Serikat Penulis Webtoon adalah serikat independen yang menerima otorisasi pendirian dari Pemerintah Kota Seoul pada 17 Desember 2020. Pengacara Kim Nam-seok, pakar hukum perburuhan, menunjukkan, “Karena telah menerima sertifikat pendirian serikat pekerja, status pekerja di bawah undang-undang serikat pekerja dapat dianggap diakui sampai tingkat tertentu. Berikutnya, pihak yang menjadi pemberi kerja harus diidentifikasi secara substantif. Jika ada hubungan kontrak langsung, isu konkretnya adalah apakah mereka menyediakan tenaga kerja dalam posisi subordinat dan menerima imbalan yang setara dengan upah, atau apakah mereka harus dianggap sebagai wiraswasta.”
Pihak serikat berencana untuk melanjutkan permohonan bantuan ke Komite Perburuhan berfokus pada penulis yang memiliki kontrak langsung dengan Kakao Entertainment untuk membuktikan hubungan kerja, dan nantinya akan membahas juga kesejahteraan penulis yang terikat kontrak melalui perusahaan produksi.
Apakah status pemberi kerja dapat diakui meskipun tidak ada hubungan kontrak langsung merupakan masalah yang harus diuji secara hukum. Pengacara Kim menyebutkan, “Terdapat preseden hukum di mana pihak yang tidak memiliki kontrak langsung tetap dapat menjadi mitra negosiasi. Jika perusahaan produksi yang menjadi perantara tidak memiliki kesempatan atau wewenang untuk menentukan hak cuti dan kondisi kerja, serta harus mengikuti aturan platform, maka Kakao dapat menjadi pemberi kerja yang substansial.”
Industri ini merasa terbebani dengan tuntutan perundingan para penulis. Dalam lingkungan pasar pekerja lepas, struktur keuntungan, metode kontrak, dan bentuk kerja penulis sangat beragam sehingga sulit untuk menanganinya dalam bingkai hubungan industrial secara bersamaan. Karena metode serialisasi, tingkat intervensi penyuntingan, dan skema honorarium sangat bervariasi antar penulis, akan ada beban operasional jika penulis harus diperlakukan sebagai satu entitas perundingan.

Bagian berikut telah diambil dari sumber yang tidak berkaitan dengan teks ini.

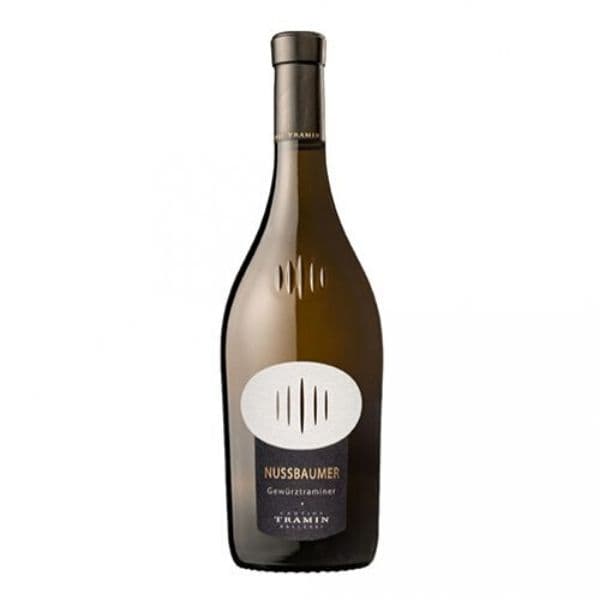 Alto Adige Sudtirol DOC Nussbaumer Gewurztraminer 2017	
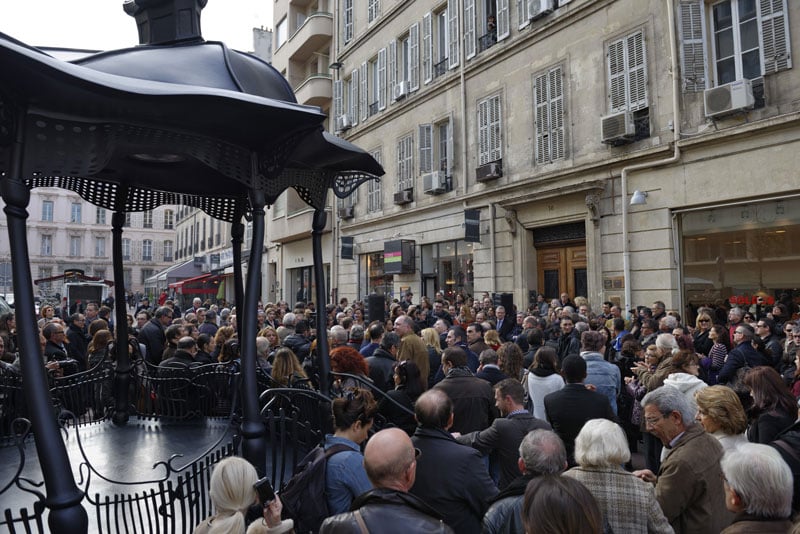 Opéra Noir 2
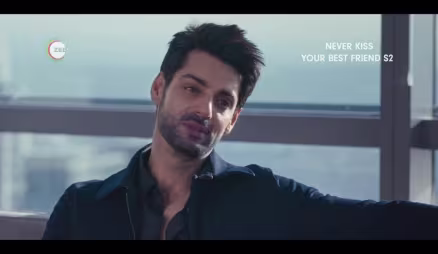 Never Kiss Your Best Friend Season 2 | Karan, The Perfect Boyfriend | Trailer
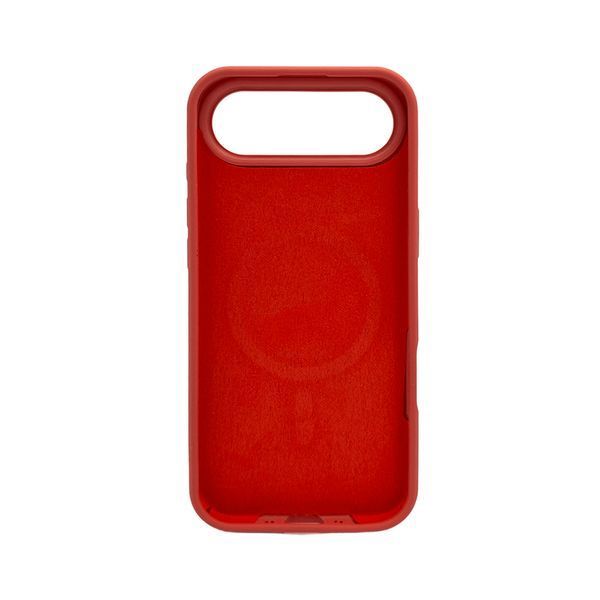 Чохол для смартфона Cosmic Silicone Case Magnetic for Apple iPhone 17 Air 25,Camelia SilMag17A-25 фото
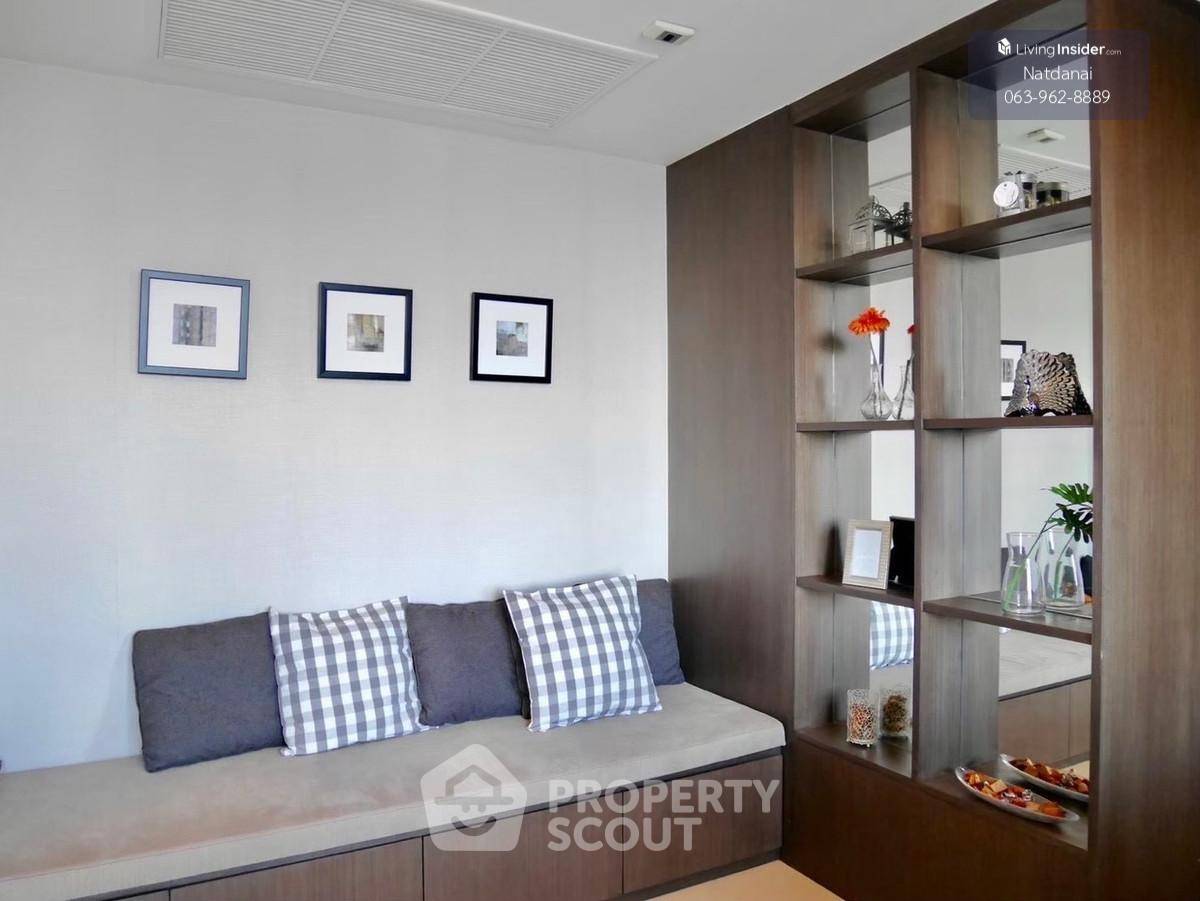 รูป คอนโด 2-ห้องนอน ที่ เอช คิว ทองหล่อ ใกล้ BTS ทองหล่อ (ID 2373480) - รูปที่ 13/38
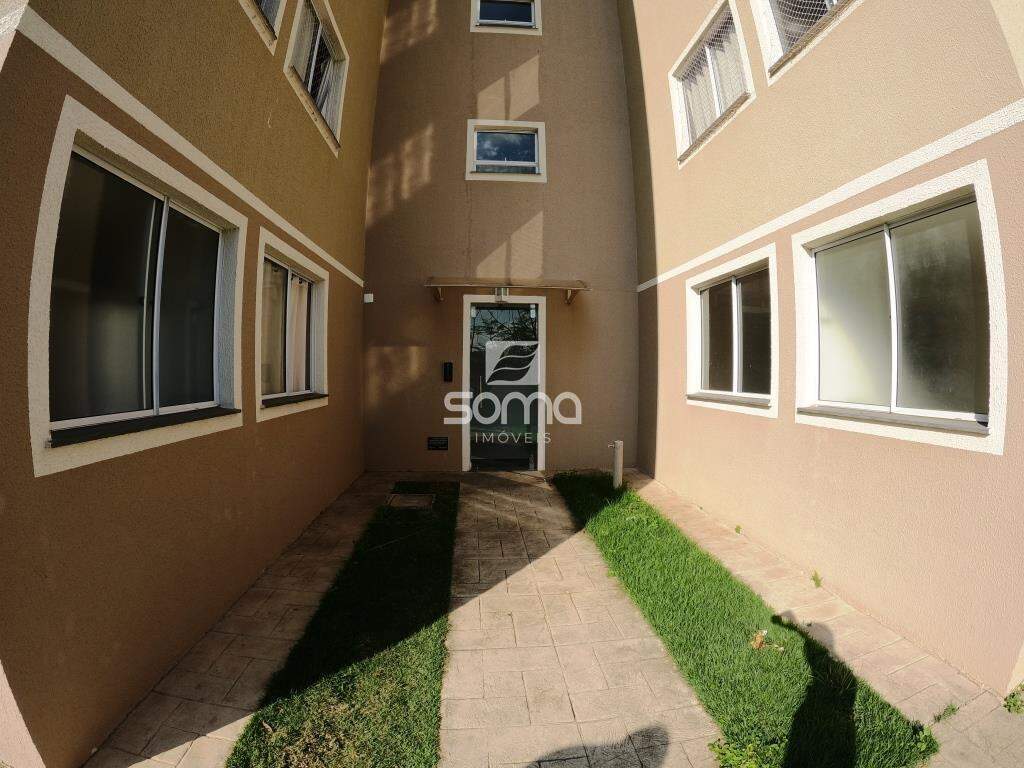 Apartamento para aluguel no Serra Azul:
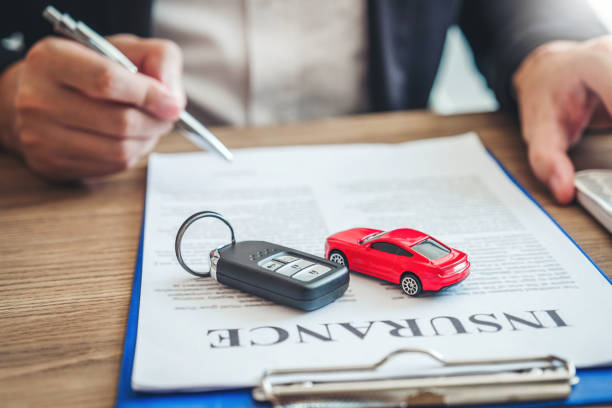 May 2022: The Best Car Insurance Companies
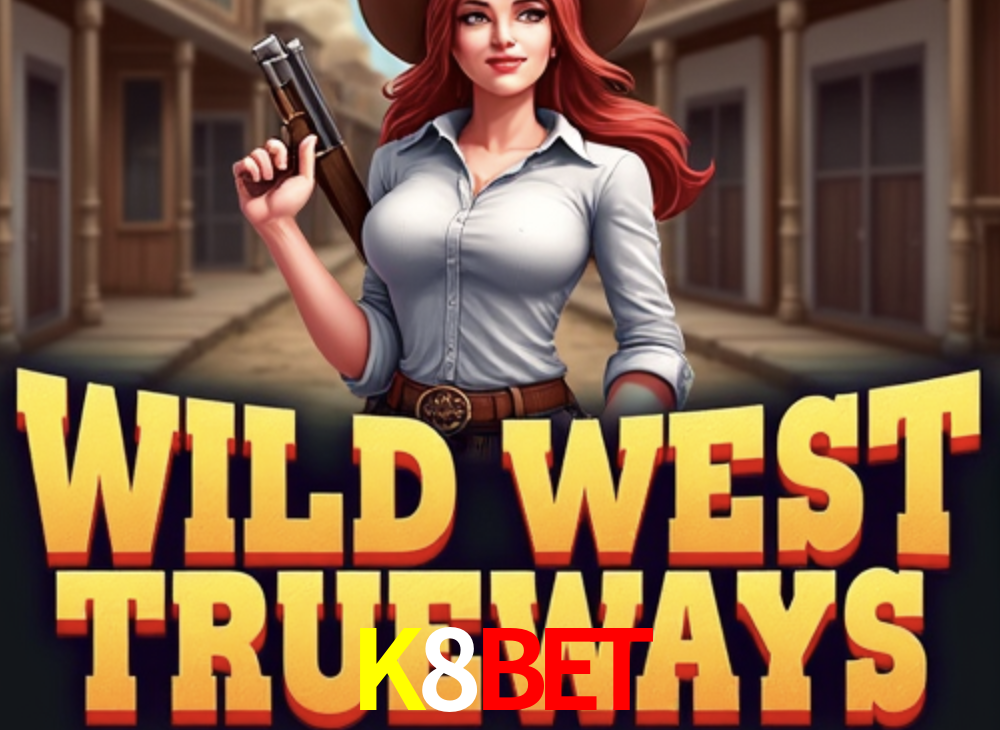 Game Providers K8BET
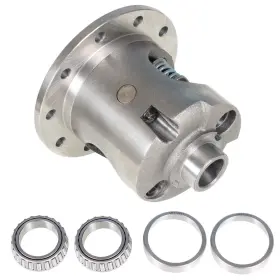 CE1848464IEC MUPARKT Posi Unit Spline Eaton Slip Locker Chevy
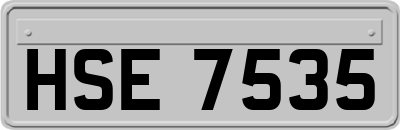 HSE7535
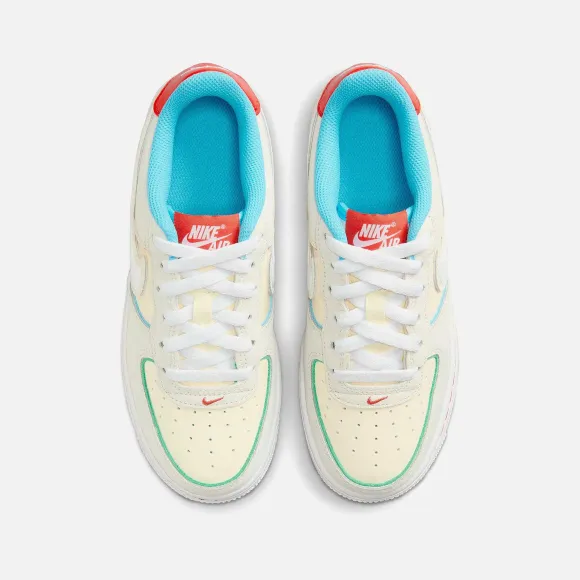 Gs Air Force 1 Lv8 2
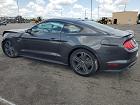 2020 Ford Mustang Gt Gray vin: 1FA6P8CF0L5124030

Oleh karena itu, ada pandangan bahwa karakteristik pekerjaan webtoon serta hasil karyanya, hak cipta, dan wewenang pencipta harus dipertimbangkan secara matang. Mengingat banyak pencipta selama ini bekerja sebagai pekerja lepas atau pengusaha perorangan, pengakuan status pekerja bagi penulis webtoon yang berbasis platform diharapkan akan berdampak signifikan pada seluruh industri di masa depan. Pihak Kakao Entertainment menyatakan, “Jika kasus ini diajukan ke Komite Perburuhan, kami akan menjelaskan posisi perusahaan dengan sungguh-sungguh.”